HF_load_dataset {fastai} | R Documentation |
Load_dataset
Description
Load a dataset
Usage
HF_load_dataset(
path,
name = NULL,
data_dir = NULL,
data_files = NULL,
split = NULL,
cache_dir = NULL,
features = NULL,
download_config = NULL,
download_mode = NULL,
ignore_verifications = FALSE,
save_infos = FALSE,
script_version = NULL,
...
)
Arguments
path |
path |
name |
name |
data_dir |
dataset dir |
data_files |
dataset files |
split |
split |
cache_dir |
cache directory |
features |
features |
download_config |
download configuration |
download_mode |
download mode |
ignore_verifications |
ignore verifications or not |
save_infos |
save information or not |
script_version |
script version |
... |
additional arguments |
Details
This method does the following under the hood: 1. Download and import in the library the dataset loading script from “path“ if it's not already cached inside the library.

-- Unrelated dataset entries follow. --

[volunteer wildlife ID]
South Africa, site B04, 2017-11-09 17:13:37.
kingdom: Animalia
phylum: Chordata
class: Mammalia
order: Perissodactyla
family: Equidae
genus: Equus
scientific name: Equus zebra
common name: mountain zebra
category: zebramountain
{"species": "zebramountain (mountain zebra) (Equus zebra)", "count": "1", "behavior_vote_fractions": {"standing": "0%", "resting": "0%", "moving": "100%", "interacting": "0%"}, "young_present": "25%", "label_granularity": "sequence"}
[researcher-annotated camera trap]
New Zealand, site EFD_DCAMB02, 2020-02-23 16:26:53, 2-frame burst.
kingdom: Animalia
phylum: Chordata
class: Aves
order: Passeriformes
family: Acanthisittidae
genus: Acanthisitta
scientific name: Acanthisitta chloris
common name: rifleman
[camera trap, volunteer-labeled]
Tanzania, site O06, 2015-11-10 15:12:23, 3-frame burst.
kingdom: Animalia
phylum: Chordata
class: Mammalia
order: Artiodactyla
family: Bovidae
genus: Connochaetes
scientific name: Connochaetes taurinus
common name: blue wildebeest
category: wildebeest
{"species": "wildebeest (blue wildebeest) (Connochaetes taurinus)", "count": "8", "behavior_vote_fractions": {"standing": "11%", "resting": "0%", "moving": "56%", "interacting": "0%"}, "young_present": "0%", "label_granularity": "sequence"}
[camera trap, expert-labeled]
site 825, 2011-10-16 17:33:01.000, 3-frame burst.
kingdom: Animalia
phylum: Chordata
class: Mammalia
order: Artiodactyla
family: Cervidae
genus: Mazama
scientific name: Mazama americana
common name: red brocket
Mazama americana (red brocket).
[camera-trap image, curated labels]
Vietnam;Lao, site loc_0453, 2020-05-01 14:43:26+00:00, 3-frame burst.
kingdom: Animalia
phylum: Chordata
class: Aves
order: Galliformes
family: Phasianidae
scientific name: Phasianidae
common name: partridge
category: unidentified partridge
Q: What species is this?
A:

Processing scripts are small python scripts that define the citation, info and format of the dataset, contain the URL to the original data files and the code to load examples from the original data files. You can find some of the scripts here: https://github.com/huggingface/datasets/datasets and easily upload yours to share them using the CLI “datasets-cli“. 2. Run the dataset loading script which will: * Download the dataset file from the original URL (see the script) if it's not already downloaded and cached. * Process and cache the dataset in typed Arrow tables for caching. Arrow table are arbitrarily long, typed tables which can store nested objects and be mapped to numpy/pandas/python standard types. They can be directly access from drive, loaded in RAM or even streamed over the web. 3. Return a dataset build from the requested splits in “split“ (default: all).
Value
data frame